Spatial reasoning question data rows
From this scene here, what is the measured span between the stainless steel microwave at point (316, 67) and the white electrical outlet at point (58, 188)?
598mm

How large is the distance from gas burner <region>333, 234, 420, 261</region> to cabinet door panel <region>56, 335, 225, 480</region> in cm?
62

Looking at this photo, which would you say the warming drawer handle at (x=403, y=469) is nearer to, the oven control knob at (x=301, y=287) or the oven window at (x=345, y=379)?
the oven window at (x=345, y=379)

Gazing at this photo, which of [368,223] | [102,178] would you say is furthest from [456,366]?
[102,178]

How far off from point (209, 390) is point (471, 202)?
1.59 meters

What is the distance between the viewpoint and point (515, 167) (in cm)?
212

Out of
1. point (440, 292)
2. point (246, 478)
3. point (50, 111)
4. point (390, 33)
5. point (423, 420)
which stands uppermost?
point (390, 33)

### REQUIREMENTS
Please copy the rows word for word, starting at the line that contains "How large is" and ending at the last row, including both ends.

### COMPLETED TASK
How large is the distance from gas burner <region>333, 234, 420, 261</region> to cabinet door panel <region>56, 335, 225, 480</region> in cm?
62

Looking at this photo, which would you say the warming drawer handle at (x=403, y=469) is nearer to, the oven control knob at (x=301, y=287) or the oven window at (x=345, y=379)?
the oven window at (x=345, y=379)

Gazing at this photo, which of [368,223] | [102,178] would you say is furthest from [456,366]?
[102,178]

How far off from point (209, 390) is point (471, 202)?
1.59 meters

What is the distance between the viewpoint and point (515, 167) (in cm)?
212

Out of
1. point (440, 292)
2. point (246, 478)
3. point (50, 111)
4. point (390, 33)
5. point (423, 420)
which stands uppermost?
point (390, 33)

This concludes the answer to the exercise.